### Provided text:
Now, partially because of
over-immigration, California has an astronomical $42
billion deficit. As a consequence, the Lodi Unified
School District laid-off teachers and will make other
personnel cuts. [Lodi
Unified Will Issue 390 Lay-Off Notices to Teachers,
by Jennifer Bonnett,
Lodi News-Sentinel,
February 18, 2009]
Stated another way, the failure of so
few to pay attention to the obvious effect immigration
has on
California’s social services means that some of my
former colleagues will soon be unemployed. Your children
will suffer.
While it’s hard to pinpoint exactly
how much immigration costs California and the
Lodi Unified School District, basic
math indicates that it’s a bundle.
To unravel the puzzle, I’ll start
at the academic year 1993-1994, as far back as the
California Department of Education posts demographic
statistics. Then I’ll compare that data and the costs
associated with it to 2007-2008.
In 1993-1994 when the Lodi Unified School District
had 25,000 students, the majority (50.4 percent) were
non-Hispanic whites. Hispanics (21 percent), Asians (19
percent) and African-Americans (1.4 percent) comprised
the balance.
But today’s LUSD presents an
entirely different demographic portrait.
During the academic year 2007-2008, Lodi’s
enrollment totaled 31,600. The largest student segment
is Hispanic, 37 percent followed by non-Hispanic white,
29.2 percent, Asian 5.5 percent and African-American, 1
percent.
Statewide the shift has been even more
remarkable.
In 1993-1994, California’s K-12 enrollment was 42.3
percent non-Hispanic white, 37 percent Hispanic and 8.7
percent African-American.

### Supplied material:

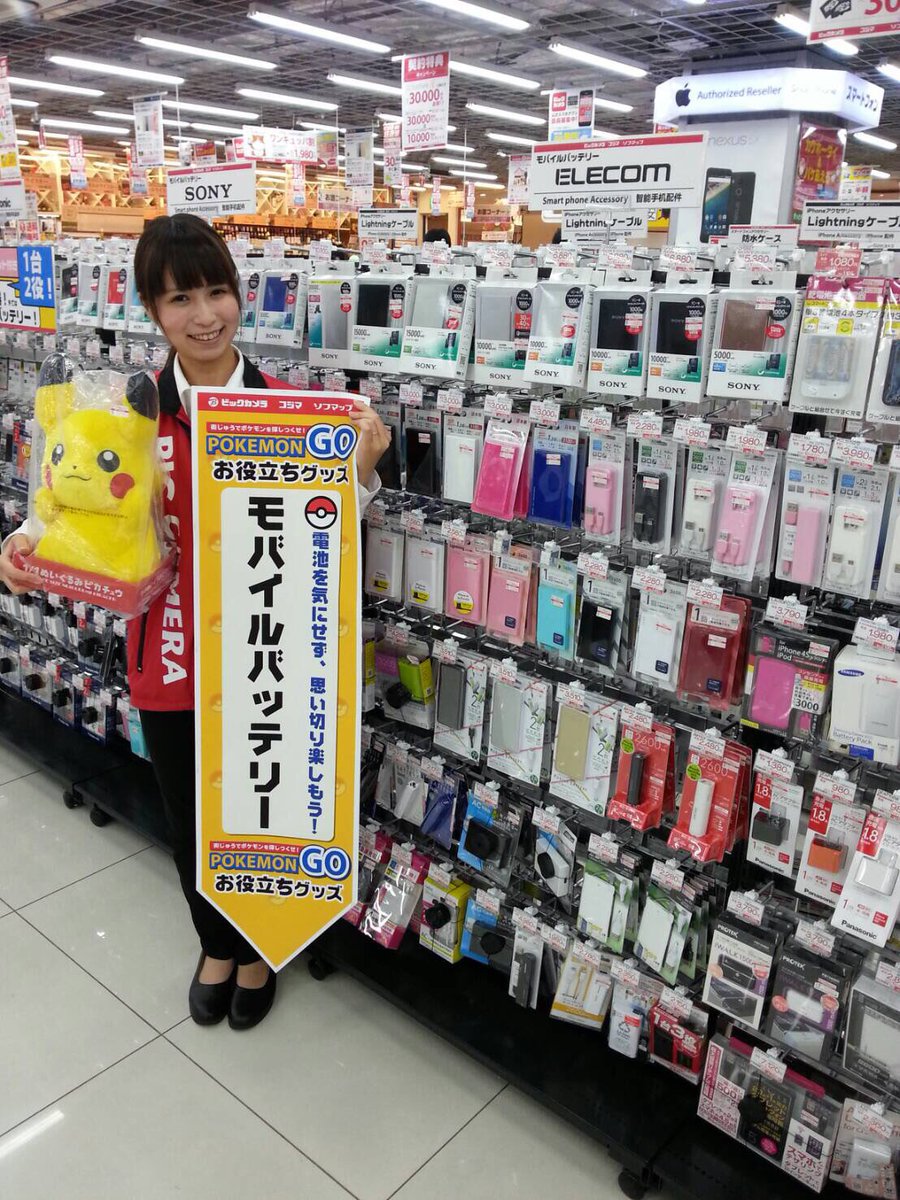 ビックカメラ水戸駅店 モバイルバッテリーを たーーーっくさん そろえました すぐ使えるように充電済みの モバイルバッテリーも用意してあります ポケモンgo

### Assigned task 1:
From the Lodi enrollment text, return the passage starting at "Statewide the shift" and ending at "percent African-American.".
### Assigned task 2:
Answer these from the Lodi enrollment text:
(a) How large is California's deficit?
(b) How many students did the Lodi Unified School District have in 1993-1994?
(c) What percentage of California's K-12 enrollment was Hispanic in 1993-1994?

### Worked solution 1:
Statewide the shift has been even more
remarkable.
In 1993-1994, California’s K-12 enrollment was 42.3
percent non-Hispanic white, 37 percent Hispanic and 8.7
percent African-American.

### Worked solution 2:
(a) $42 billion
(b) 25,000
(c) 37 percent